3D printing material

Hello All

I notice in the printing guidelines for the stage that printing with PLA is mentioned. However, our local 3D printer uses production-grade ABS as the printing material. In your opinion, would this material provide sufficient precision for the stage?

Thank you,
-Amiel Beausoleil-Morrison

I don’t think ABS is recommended. The flexures depend on some really specific material properties, and ABS also has significant warping issues.

PLA is the most common material for 3D printing and works well. If you want to try prints from your printer, the leg test from test your printer will tell you a lot. Does it print without warping? do the bridges work? does it flex side to side as required?
The other small-ish part that you could test is the upright z-actuator from the upright version of the microscope. This is a complete actuator and basically contains all of the difficult printing processes. You could even assemble it with the knob or gear and hardware to test whether it is too stiff and how it holds up to repeated movement.

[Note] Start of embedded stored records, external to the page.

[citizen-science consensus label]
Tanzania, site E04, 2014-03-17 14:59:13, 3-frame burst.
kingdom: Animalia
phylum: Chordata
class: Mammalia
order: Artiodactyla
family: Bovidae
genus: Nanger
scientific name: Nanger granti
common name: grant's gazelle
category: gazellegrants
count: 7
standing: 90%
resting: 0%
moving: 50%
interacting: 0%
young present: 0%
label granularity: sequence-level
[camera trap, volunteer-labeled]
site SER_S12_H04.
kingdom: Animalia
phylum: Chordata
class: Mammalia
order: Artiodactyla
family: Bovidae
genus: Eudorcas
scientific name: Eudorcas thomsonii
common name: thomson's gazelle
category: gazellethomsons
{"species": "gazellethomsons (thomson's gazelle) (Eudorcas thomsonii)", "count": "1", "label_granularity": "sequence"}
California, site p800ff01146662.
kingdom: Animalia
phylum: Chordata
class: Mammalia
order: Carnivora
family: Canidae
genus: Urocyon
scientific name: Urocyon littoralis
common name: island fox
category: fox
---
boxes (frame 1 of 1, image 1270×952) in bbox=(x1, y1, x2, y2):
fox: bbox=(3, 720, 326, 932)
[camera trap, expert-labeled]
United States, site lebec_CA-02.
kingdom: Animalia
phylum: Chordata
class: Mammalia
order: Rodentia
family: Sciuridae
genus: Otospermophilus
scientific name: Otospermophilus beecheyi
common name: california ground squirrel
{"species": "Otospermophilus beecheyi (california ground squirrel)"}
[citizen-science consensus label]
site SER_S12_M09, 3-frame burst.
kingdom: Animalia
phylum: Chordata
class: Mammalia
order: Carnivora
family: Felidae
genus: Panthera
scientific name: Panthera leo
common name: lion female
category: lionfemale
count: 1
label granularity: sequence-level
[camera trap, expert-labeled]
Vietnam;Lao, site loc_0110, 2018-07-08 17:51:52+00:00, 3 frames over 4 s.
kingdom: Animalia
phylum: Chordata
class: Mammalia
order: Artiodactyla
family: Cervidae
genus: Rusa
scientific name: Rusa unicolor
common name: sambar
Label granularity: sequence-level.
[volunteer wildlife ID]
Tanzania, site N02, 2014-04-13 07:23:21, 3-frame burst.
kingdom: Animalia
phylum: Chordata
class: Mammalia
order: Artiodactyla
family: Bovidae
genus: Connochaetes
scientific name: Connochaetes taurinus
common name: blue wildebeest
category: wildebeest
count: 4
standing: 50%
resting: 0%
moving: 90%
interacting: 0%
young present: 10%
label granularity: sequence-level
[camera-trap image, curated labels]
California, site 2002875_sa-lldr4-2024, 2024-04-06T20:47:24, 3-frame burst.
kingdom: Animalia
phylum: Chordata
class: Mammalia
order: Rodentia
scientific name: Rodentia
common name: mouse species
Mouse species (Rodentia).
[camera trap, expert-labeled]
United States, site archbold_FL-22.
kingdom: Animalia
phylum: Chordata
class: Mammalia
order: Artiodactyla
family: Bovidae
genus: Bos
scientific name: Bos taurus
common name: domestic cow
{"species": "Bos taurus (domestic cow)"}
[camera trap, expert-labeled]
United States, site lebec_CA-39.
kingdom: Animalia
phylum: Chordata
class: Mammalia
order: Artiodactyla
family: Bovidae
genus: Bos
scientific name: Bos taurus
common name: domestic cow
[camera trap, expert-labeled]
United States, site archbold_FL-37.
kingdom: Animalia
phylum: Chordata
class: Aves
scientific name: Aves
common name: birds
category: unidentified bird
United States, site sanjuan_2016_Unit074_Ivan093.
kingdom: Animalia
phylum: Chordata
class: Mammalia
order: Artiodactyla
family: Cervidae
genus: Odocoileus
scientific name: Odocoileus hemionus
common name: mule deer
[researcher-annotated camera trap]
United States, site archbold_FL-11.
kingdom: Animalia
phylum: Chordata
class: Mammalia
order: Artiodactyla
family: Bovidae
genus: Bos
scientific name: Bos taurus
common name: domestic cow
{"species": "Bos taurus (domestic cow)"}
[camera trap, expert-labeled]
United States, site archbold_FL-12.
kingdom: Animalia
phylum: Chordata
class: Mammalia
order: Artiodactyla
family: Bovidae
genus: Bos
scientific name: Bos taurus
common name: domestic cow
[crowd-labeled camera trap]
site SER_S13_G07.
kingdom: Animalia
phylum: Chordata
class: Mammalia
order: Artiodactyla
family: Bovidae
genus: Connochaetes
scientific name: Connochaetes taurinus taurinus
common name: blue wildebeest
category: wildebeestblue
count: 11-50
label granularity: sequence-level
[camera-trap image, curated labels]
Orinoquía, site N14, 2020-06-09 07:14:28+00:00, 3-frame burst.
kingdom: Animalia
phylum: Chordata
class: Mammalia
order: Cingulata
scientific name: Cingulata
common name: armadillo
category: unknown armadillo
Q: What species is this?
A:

The main reason we don’t recommend ABS is that it’s harder to print with: I have no reason to believe that an ABS microscope wouldn’t work well, it’s just that PLA works nicely and prints much more reliably, so I have always stuck with that. If you are happy taking the slight risk that it won’t work as well, by all means do get one printed in ABS. I would be very interested to hear how you get on!

At some point, a community comparison of different print materials could be a really interesting thing to do, perhaps as William says using a relevant test object, like the leg.